• _What is asked_: Starting with the line containing "Which of the" and going on through the end of the data, write those lines out again with "red cooler box" switched to "red ice chest" and nothing else changed.

• _Exercise materials_:
• • • • • • •

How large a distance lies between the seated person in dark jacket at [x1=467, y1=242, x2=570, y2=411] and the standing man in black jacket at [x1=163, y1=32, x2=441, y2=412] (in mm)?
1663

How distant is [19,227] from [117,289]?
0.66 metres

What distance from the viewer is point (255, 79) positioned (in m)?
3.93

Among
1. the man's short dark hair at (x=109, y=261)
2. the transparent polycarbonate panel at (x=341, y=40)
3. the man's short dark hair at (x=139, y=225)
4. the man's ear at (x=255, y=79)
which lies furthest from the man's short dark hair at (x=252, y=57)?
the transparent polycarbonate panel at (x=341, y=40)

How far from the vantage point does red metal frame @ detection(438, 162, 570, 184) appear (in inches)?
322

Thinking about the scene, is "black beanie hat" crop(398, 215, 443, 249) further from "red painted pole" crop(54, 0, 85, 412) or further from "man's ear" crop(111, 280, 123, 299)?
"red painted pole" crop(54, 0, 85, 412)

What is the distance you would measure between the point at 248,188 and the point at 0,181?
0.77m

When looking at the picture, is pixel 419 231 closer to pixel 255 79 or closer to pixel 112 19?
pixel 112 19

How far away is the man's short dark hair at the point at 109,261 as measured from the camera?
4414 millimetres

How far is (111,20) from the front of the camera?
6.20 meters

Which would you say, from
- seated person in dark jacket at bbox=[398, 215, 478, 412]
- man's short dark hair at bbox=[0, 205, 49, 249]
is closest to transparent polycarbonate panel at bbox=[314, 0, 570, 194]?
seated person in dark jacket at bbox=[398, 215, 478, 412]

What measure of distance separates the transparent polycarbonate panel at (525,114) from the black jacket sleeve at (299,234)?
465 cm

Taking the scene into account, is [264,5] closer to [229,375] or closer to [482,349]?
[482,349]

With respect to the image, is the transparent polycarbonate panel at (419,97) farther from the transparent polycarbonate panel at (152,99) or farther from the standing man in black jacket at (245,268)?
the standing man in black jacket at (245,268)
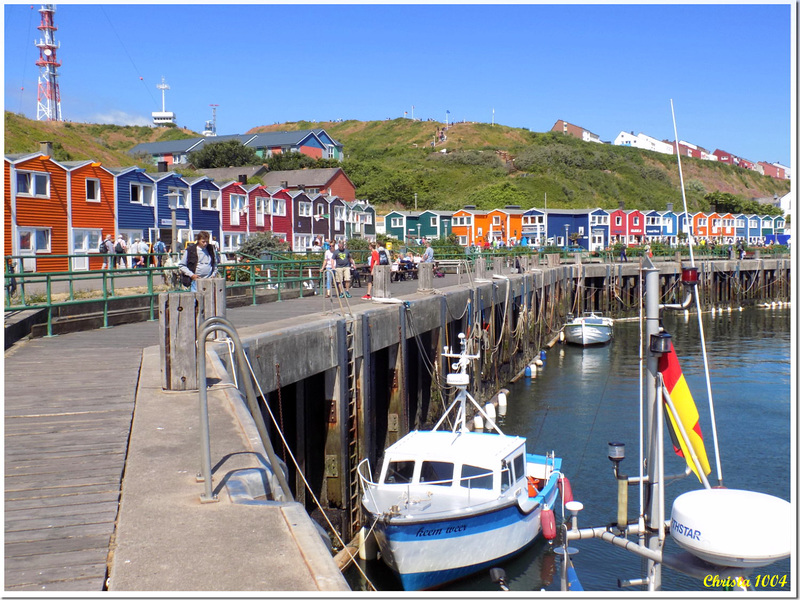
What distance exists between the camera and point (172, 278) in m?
21.9

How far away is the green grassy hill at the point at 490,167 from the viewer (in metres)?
113

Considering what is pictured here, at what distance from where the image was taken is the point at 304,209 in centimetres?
6131

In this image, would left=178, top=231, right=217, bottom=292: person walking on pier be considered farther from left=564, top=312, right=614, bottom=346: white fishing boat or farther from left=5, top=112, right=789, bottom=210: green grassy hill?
left=5, top=112, right=789, bottom=210: green grassy hill

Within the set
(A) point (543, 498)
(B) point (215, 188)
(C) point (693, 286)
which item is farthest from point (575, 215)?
(C) point (693, 286)

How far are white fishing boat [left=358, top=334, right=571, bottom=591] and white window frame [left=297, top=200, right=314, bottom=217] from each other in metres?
48.2

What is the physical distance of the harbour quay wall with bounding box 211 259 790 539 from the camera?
12796mm

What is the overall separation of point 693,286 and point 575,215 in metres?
80.2

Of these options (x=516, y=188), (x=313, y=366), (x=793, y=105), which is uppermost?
(x=516, y=188)

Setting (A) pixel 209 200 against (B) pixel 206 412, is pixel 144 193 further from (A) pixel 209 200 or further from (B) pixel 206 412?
(B) pixel 206 412

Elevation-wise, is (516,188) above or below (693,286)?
above

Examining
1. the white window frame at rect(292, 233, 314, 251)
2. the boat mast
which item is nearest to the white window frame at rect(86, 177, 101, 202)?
the white window frame at rect(292, 233, 314, 251)

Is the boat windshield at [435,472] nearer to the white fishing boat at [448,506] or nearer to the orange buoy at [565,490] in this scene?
the white fishing boat at [448,506]

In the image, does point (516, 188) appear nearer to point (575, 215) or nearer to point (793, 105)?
point (575, 215)

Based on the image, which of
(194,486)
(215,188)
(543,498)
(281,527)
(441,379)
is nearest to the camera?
(281,527)
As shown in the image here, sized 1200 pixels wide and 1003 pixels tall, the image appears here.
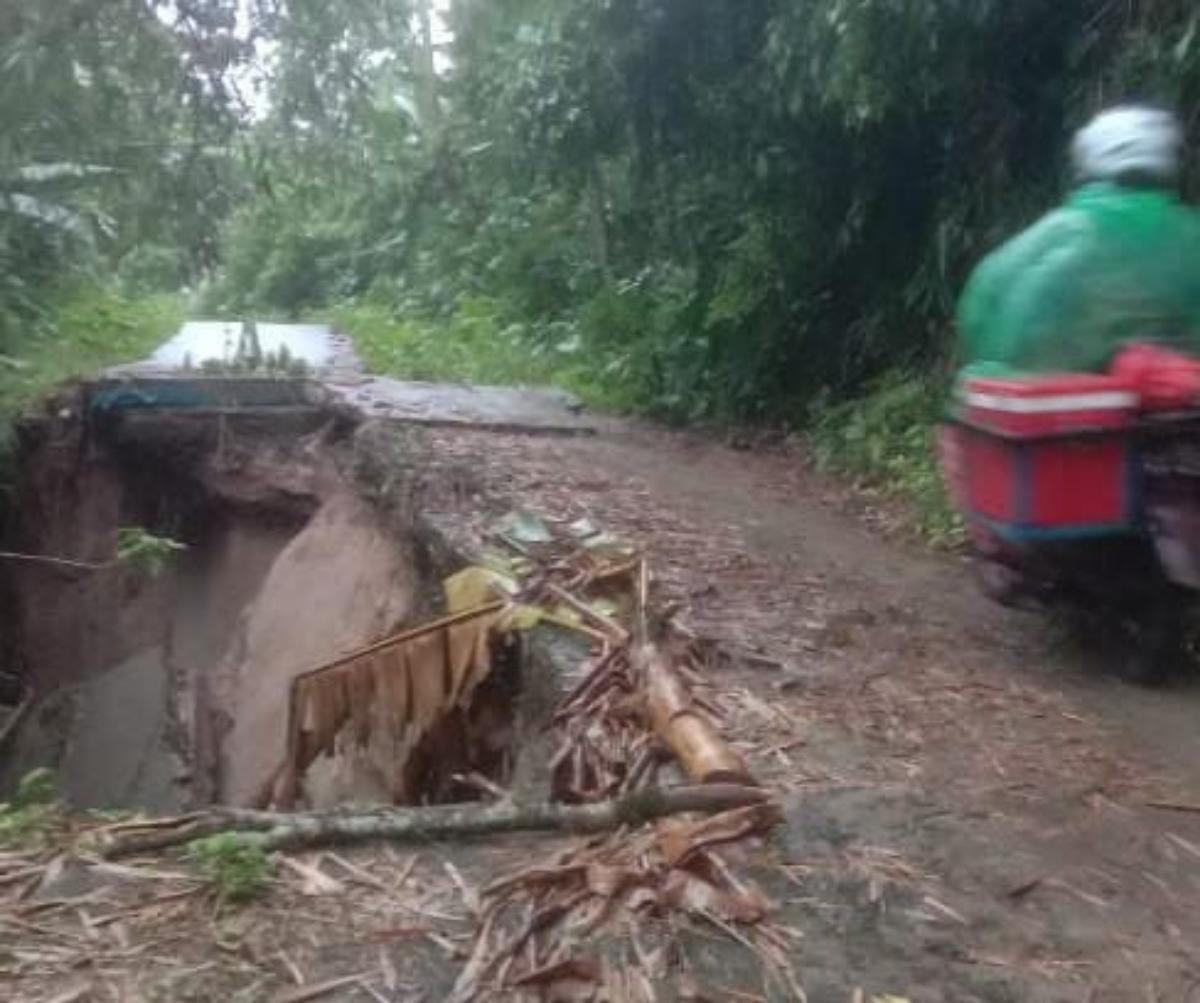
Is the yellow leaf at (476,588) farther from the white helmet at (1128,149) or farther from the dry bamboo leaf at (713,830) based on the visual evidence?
the white helmet at (1128,149)

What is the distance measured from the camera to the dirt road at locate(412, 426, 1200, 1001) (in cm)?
425

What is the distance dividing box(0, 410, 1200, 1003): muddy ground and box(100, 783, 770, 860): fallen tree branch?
7cm

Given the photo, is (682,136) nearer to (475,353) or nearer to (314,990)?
(475,353)

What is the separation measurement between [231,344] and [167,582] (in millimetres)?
3765

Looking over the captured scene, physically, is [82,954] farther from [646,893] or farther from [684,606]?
[684,606]

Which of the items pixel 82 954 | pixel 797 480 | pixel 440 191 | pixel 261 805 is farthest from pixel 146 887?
pixel 440 191

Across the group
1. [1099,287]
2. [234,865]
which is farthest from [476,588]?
[234,865]

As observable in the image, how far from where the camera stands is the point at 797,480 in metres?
11.2

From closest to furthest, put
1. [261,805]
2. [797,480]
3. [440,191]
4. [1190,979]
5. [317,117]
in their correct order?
[1190,979] → [261,805] → [797,480] → [317,117] → [440,191]

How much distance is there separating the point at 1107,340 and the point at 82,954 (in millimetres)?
3542

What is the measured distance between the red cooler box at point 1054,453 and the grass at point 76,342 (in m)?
7.84

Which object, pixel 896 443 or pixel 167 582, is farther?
pixel 167 582

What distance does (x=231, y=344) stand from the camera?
16875mm

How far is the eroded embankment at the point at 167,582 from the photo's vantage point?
10.9m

• • • • • • •

• _Written answer_:
Which of the items pixel 82 954 | pixel 797 480 | pixel 440 191 | pixel 261 805 is farthest from pixel 146 887?
pixel 440 191

Across the group
1. [1099,287]
2. [234,865]
which is farthest from [476,588]?
[234,865]

As observable in the image, how far from where the camera stands is the point at 797,480 in metres?
11.2

From closest to furthest, put
1. [261,805]
2. [797,480]
3. [440,191]
4. [1190,979]
5. [317,117]
in their correct order?
[1190,979] → [261,805] → [797,480] → [317,117] → [440,191]

How much distance is there separating the point at 1107,340 and the point at 82,954 (in millimetres)?
3542

What is the measured distance between the red ice chest at point 1054,453 and the grass at point 76,342 (in m)?
7.84

Which object, pixel 896 443 or pixel 167 582, is farther?
pixel 167 582

What distance does (x=231, y=344) stand from the camera?
16875mm

How far is the eroded embankment at the point at 167,582 from the photo's vantage point?
10.9m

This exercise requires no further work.